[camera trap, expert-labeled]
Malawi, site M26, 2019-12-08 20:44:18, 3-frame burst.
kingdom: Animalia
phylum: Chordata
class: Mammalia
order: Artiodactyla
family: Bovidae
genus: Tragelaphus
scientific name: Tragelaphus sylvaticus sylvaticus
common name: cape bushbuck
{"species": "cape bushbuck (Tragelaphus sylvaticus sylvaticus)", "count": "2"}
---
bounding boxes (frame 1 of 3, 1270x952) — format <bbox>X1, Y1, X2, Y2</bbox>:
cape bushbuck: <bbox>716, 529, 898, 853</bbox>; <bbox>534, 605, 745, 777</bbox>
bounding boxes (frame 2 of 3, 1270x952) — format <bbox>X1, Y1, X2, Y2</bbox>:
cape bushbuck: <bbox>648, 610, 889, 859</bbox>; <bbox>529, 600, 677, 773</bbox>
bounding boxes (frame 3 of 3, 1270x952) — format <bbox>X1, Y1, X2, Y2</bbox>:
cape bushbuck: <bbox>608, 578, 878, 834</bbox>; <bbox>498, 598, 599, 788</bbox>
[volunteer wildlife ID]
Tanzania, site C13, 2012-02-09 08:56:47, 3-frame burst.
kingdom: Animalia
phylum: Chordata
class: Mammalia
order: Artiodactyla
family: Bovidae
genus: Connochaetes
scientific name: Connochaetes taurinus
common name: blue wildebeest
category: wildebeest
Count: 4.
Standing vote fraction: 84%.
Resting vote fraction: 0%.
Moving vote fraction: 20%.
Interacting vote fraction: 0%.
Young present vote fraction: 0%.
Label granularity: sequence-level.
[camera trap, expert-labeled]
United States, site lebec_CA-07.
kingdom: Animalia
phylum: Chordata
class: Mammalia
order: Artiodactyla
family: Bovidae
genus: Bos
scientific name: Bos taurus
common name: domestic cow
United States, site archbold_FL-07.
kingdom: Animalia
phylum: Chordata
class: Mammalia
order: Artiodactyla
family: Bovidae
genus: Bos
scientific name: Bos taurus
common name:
________________________________________
About this exercise:
The answer must be the line containing "Standing vote fraction: 84%." and every line after it through the last line of the records above, repeated exactly.

Completed task:
Standing vote fraction: 84%.
Resting vote fraction: 0%.
Moving vote fraction: 20%.
Interacting vote fraction: 0%.
Young present vote fraction: 0%.
Label granularity: sequence-level.
[camera trap, expert-labeled]
United States, site lebec_CA-07.
kingdom: Animalia
phylum: Chordata
class: Mammalia
order: Artiodactyla
family: Bovidae
genus: Bos
scientific name: Bos taurus
common name: domestic cow
United States, site archbold_FL-07.
kingdom: Animalia
phylum: Chordata
class: Mammalia
order: Artiodactyla
family: Bovidae
genus: Bos
scientific name: Bos taurus
common name:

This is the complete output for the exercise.